**Required actions:**
1. Answer these questions about the passage on IQ test scoring:
(a) What should a test-giver always inform the test-taker of?
(b) What is the usual result of test-giver mistakes?
(c) Under the "halo effect," what happens to the scores of high-IQ individuals?
2. Write the text that comes next in the passage on IQ test scoring, starting after its final sentence.

**Text for analysis:**
- - -

Because all IQ tests have error of measurement in the test-taker's IQ score, a test-giver should always inform the test-taker of the confidence interval around the score obtained on a given occasion of taking each test. IQ scores are ordinal scores and are not expressed in an interval measurement unit. Besides the reported error interval around IQ test scores, an IQ score could be misleading if a test-giver failed to follow standardized administration and scoring procedures. In cases of test-giver mistakes, the usual result is that tests are scored too leniently, giving the test-taker a higher IQ score than the test-taker's performance justifies. On the other hand, some test-givers err by showing a "halo effect", with low-IQ individuals receiving IQ scores even lower than if standardized procedures were followed, while high-IQ individuals receive inflated IQ scores.

- - -

**Dataset excerpts:**
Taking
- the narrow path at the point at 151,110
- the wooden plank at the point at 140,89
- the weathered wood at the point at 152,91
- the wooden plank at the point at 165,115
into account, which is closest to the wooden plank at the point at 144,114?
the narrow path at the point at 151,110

- - -

**Answer section:**
1.
(a) The confidence interval around the score obtained on a given occasion of taking each test.
(b) Tests are scored too leniently, giving the test-taker a higher IQ score than the test-taker's performance justifies.
(c) They receive inflated IQ scores.

2.
The categories of IQ vary between IQ test publishers as the category labels for IQ score ranges are specific to each brand of test. The test publishers do not have a uniform practice of labeling IQ score ranges, nor do they have a consistent practice of dividing up IQ score ranges into categories of the same size or with the same boundary scores. Thus psychologists should specify which test was given when reporting a test-taker's IQ category if not reporting the raw IQ score. Psychologists and IQ test authors recommend that psychologists adopt the terminology of each test publisher when reporting IQ score ranges.

IQ classifications from IQ testing are not the last word on how a test-taker will do in life, nor are they the only information to be considered for placement in school or job-training programs. There is still a dearth of information about how behavior differs between people with differing IQ scores. For placement in school programs, for medical diagnosis, and for career advising, factors other than IQ can be part of an individual assessment as well.

The lesson here is that classification systems are necessarily arbitrary and change at the whim of test authors, government bodies, or professional organizations. They are statistical concepts and do not correspond in any real sense to the specific capabilities of any particular person with a given IQ. The classification systems provide descriptive labels that may be useful for communication purposes in a case report or conference, and nothing more.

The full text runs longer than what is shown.